= TEXTO EXTRAÍDO =
┌────────

Em entrevista ao jornal Pioneiro, a jovem vereadora do PCdoB de Caxias do Sul (RS), Andressa Campanher Marques — que assume o mandato por 15 dias devido ao afastamento, por motivos de saúde, do titular Renato Oliveira (PCdoB) — fala sobre o atual cenário nacional e local, sobre representatividade nos espaços de poder e seus objetivos na política e no período em que estará no legislativo municipal. “Quando olhamos para espaços de poder, como um todo, nos sentimos muito distantes porque a maioria da sociedade não é representada. Temos ainda espaços muito conservadores, atrasados, representam na maioria as pessoas que têm poder aquisitivo. Mas a maioria que trabalha, a juventude, as mulheres, esses setores quase não têm representados ou voz”, diz Andressa.

Confira a íntegra da entrevista:

Andressa Campanher Marques (PCdoB) tem 25 anos, mas, de certa forma, se envolve com política há 11, desde quando assumiu presidência do grêmio estudantil da Escola Província de Mendoza. De 2013 a 2015, foi coordenadora geral do Diretório dos Estudantes (DCE) da Universidade de Caxias do Sul (UCS) e desde 2014 é presidente da União da Juventude Socialista (UJS/Caxias do Sul). Andressa se candidatou para vereadora pela primeira vez em 2016. Em 2020, tentou novamente e totalizou 1.360 votos, ficando na primeira suplência do Partido Comunista do Brasil (PCdoB). Já no primeiro ano da atual legislatura, Andressa assume a vaga do partido na Câmara, após Renato Oliveira (PCdoB) se licenciar por motivos de saúde. No Legislativo, ela quer causar boa impressão, mesmo que o “mandato” seja de apenas 15 dias. Andressa reiterou ao Pioneiro a prioridade em propor suas pautas no curto período que ficará como líder da bancada do PCdoB, especialmente as que envolve juventude e mulheres. Confira trechos da entrevista:

Como surgiu o interesse pela política?

Sempre tive ideia de participar para conseguir contribuir de alguma forma para a sociedade, com uma escola melhor, mais oportunidades para jovens que nem eu, que são filhos de trabalhadores, que não nascem em berço de ouro e temos de correr atrás. Por isso devem existir políticas públicas. Além disso, quando fui presidente do DCE pude também participar de debates externos, do Conselho de Trânsito, de outras discussões municipais que fizeram abrir horizontes do que poderia existir de ações dos governos e discussões mais amplas pela cidade.

Recorde de representatividade feminina na Câmara (seis mulheres, com ela). Também representa a pauta jovem. Como vê essas responsabilidades?

Quando olhamos para espaços de poder, como um todo, nos sentimos muito distantes porque a maioria da sociedade não é representada. Temos ainda espaços muito conservadores, atrasados, representam na maioria as pessoas que têm poder aquisitivo. Mas a maioria que trabalha, a juventude, as mulheres, esses setores quase não têm representados ou voz. Basta ver as discussões que são feitas para percebermos que os principais temas da sociedade muitas vezes não estão presentes. Temos política brasileira voltada para beneficiar pequenos grupos. Se pegarmos governo municipal, são sempre ações e medidas pensando como agradar ou beneficiar o grande empresariado, as pessoas comuns são esquecidas. Por isso, precisamos sempre estar participando, colocando nossa voz, jovens, mulheres. Mas não basta ser jovem, depende das ideias que defende. Posso ter uma jovem que defende ideias atrasadas.

└────────

= O PEDIDO =
Segundo o texto extraído, quantos votos Andressa Campanher Marques teve em 2020?

= DADOS REGISTRADOS =
┌────────

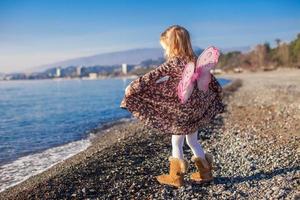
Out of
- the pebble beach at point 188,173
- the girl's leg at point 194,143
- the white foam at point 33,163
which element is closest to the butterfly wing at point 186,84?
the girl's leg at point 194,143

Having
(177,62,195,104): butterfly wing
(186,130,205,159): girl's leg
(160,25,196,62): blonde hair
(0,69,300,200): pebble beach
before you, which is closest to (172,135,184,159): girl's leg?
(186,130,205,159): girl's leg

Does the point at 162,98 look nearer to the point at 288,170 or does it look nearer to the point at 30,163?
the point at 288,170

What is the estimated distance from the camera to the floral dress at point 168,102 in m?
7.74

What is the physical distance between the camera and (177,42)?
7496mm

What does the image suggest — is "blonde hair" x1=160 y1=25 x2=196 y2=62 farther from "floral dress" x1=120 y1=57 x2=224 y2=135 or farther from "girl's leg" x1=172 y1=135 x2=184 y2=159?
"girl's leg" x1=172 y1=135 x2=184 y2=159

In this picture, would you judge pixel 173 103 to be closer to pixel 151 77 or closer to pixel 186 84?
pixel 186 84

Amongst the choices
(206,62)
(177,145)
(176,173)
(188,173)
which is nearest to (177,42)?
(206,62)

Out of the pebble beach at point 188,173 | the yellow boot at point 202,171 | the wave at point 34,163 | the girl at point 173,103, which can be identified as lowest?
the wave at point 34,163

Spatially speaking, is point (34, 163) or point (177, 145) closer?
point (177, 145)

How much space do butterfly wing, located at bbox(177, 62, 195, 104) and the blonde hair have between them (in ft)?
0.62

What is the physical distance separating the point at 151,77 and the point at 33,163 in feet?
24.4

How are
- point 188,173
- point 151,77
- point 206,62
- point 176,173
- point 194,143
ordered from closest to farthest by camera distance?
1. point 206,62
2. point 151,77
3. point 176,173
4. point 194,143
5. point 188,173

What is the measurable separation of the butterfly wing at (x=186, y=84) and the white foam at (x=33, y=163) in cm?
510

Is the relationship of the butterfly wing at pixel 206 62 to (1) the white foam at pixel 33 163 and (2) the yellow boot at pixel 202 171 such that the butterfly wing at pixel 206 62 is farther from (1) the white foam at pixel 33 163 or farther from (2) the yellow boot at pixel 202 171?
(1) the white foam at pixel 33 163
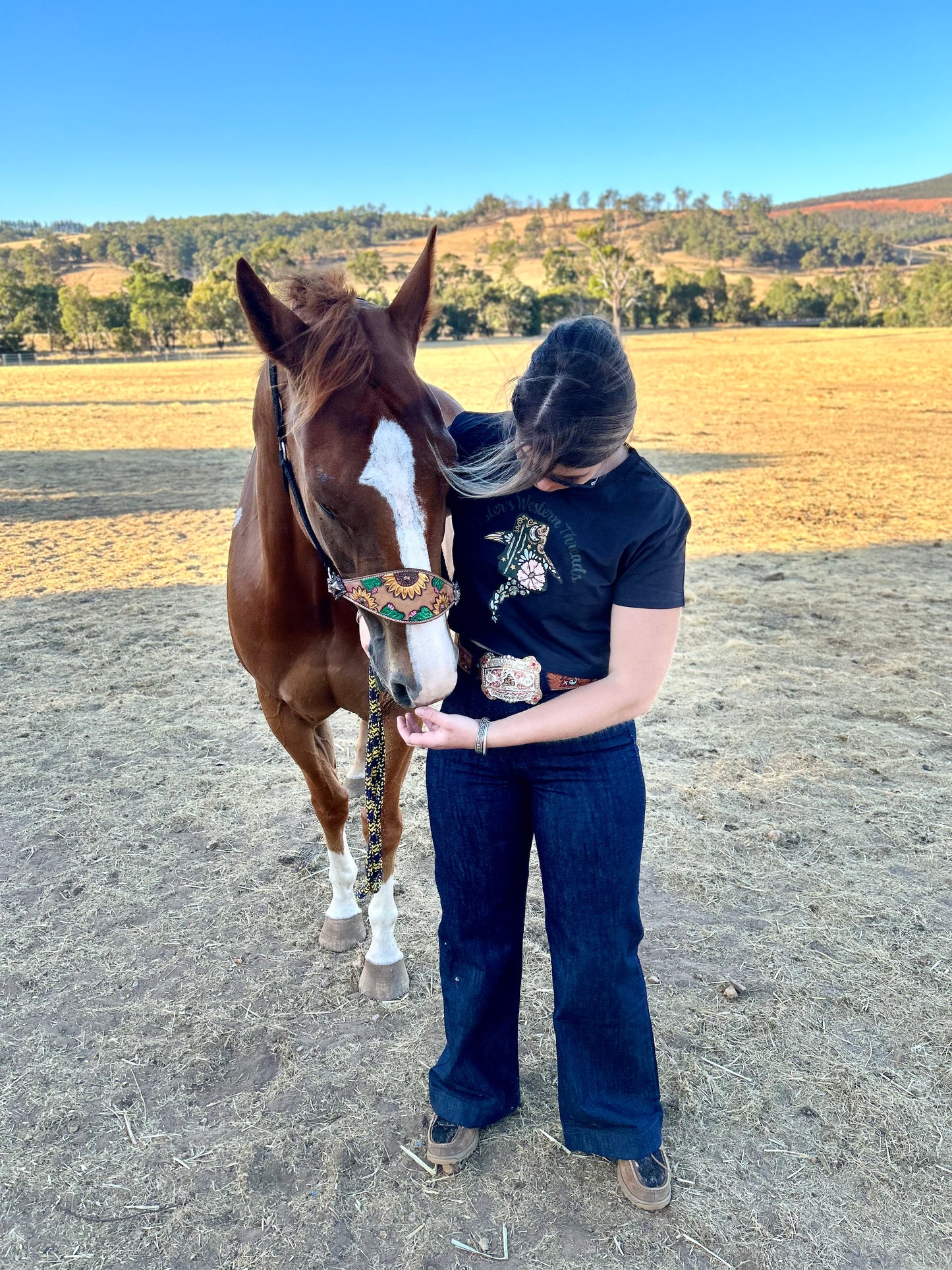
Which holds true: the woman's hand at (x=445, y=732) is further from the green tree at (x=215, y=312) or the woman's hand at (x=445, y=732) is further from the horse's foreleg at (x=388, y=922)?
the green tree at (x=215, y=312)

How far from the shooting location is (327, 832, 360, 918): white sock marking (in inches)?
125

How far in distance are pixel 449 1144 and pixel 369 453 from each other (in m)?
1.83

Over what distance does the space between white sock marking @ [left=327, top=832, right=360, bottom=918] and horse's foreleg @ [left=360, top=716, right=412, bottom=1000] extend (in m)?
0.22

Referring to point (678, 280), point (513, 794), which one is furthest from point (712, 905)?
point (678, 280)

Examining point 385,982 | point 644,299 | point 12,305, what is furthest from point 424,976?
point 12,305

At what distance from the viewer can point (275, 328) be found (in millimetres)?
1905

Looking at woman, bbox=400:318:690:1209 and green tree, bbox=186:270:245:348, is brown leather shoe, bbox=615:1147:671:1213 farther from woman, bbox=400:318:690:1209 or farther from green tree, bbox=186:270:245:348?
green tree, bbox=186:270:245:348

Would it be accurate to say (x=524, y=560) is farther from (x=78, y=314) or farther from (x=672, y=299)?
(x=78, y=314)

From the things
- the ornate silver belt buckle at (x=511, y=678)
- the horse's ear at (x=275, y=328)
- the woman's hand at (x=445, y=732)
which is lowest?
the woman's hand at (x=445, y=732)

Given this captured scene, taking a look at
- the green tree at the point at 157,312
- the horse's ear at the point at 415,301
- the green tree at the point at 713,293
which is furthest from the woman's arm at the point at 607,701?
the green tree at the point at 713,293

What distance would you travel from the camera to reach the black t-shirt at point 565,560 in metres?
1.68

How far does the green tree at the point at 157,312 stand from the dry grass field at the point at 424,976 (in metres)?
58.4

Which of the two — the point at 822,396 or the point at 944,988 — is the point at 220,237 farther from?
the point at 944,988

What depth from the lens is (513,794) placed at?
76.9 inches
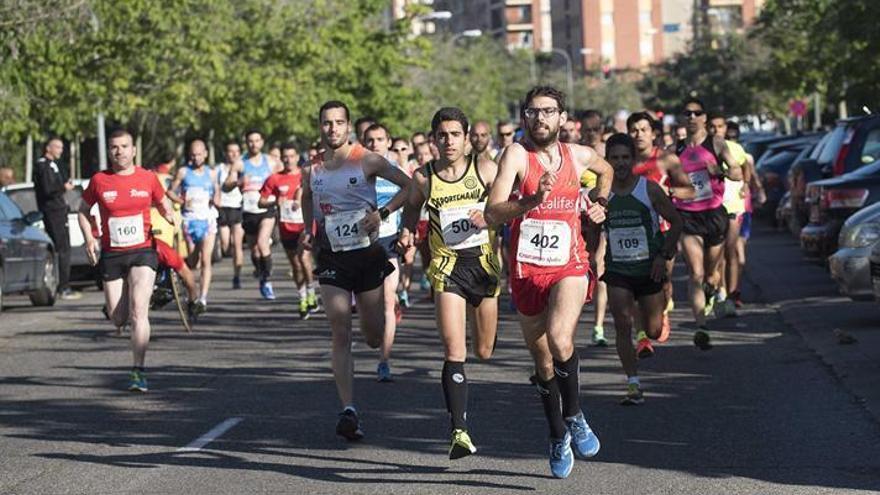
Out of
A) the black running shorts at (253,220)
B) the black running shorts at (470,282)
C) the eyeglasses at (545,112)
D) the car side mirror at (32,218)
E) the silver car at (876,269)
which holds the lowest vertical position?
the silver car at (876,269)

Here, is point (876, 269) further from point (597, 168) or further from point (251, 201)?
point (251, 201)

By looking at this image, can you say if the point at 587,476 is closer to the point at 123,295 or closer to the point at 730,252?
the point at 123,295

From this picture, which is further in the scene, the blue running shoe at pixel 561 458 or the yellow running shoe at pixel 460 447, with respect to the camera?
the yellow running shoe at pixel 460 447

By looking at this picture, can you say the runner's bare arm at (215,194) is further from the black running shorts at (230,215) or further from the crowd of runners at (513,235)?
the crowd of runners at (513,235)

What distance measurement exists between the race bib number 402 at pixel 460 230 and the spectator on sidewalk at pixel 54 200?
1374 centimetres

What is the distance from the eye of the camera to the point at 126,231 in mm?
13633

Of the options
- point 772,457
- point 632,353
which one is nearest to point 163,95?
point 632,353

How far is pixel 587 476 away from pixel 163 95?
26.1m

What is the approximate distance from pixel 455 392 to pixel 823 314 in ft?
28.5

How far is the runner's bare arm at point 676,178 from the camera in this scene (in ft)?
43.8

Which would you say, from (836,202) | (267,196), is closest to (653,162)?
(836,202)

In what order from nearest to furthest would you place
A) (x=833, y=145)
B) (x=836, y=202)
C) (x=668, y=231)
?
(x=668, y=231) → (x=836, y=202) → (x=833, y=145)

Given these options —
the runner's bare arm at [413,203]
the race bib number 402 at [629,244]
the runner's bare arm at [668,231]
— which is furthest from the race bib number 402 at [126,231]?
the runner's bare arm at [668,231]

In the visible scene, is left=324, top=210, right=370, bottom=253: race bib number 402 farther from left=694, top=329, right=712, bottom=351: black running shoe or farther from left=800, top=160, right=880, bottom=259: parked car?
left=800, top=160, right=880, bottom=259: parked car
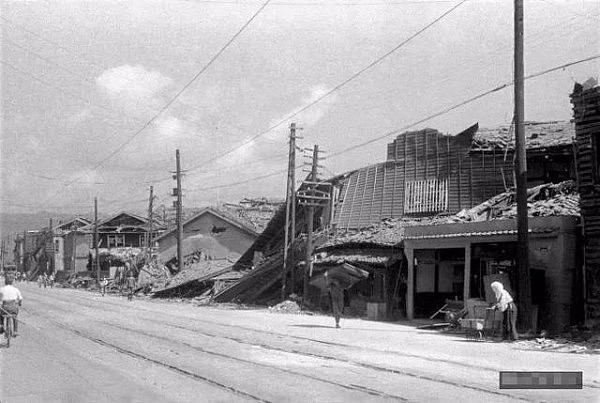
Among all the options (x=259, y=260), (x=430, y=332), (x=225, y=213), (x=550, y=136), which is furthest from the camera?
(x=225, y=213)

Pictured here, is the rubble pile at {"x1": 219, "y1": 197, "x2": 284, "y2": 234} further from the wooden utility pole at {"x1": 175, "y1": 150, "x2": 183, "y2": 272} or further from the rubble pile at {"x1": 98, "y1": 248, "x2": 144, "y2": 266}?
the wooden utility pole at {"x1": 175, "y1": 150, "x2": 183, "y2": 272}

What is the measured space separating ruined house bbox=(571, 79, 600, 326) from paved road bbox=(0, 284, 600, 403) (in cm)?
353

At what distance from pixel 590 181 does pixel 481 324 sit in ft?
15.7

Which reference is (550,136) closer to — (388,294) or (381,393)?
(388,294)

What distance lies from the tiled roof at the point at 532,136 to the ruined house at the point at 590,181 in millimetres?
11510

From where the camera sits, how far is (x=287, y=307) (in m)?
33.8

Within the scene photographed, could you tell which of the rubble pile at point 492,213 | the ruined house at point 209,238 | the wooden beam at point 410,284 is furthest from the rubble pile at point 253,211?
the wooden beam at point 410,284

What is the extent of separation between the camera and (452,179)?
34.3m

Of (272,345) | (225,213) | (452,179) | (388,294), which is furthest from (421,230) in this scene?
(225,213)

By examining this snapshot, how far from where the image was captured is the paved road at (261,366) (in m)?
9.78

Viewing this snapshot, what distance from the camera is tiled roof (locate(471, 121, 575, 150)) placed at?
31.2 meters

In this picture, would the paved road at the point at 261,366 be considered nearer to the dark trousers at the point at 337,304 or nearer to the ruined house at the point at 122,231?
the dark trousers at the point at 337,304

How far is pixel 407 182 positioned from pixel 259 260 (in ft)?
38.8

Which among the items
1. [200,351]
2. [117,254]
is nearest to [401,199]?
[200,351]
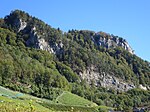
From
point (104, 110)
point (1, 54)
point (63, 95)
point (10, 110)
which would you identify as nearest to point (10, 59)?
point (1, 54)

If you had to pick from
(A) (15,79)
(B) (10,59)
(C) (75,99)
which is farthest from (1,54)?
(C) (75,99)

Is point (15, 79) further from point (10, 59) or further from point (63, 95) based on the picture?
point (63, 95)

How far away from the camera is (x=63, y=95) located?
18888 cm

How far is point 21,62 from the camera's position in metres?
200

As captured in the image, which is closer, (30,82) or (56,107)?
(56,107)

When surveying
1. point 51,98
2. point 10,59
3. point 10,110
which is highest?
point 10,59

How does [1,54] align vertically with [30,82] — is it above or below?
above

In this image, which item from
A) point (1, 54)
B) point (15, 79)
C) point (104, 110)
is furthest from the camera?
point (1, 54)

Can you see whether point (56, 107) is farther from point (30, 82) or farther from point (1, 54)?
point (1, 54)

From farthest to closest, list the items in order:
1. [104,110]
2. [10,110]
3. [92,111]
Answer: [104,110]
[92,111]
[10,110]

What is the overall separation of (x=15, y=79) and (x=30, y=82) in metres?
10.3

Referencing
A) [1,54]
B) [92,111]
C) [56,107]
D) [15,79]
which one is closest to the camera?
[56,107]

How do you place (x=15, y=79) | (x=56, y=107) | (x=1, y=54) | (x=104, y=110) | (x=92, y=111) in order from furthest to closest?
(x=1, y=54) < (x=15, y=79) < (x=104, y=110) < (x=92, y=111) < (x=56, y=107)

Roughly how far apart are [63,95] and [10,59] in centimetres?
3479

└────────

= EXERCÍCIO PRONTO =
1.360 votos.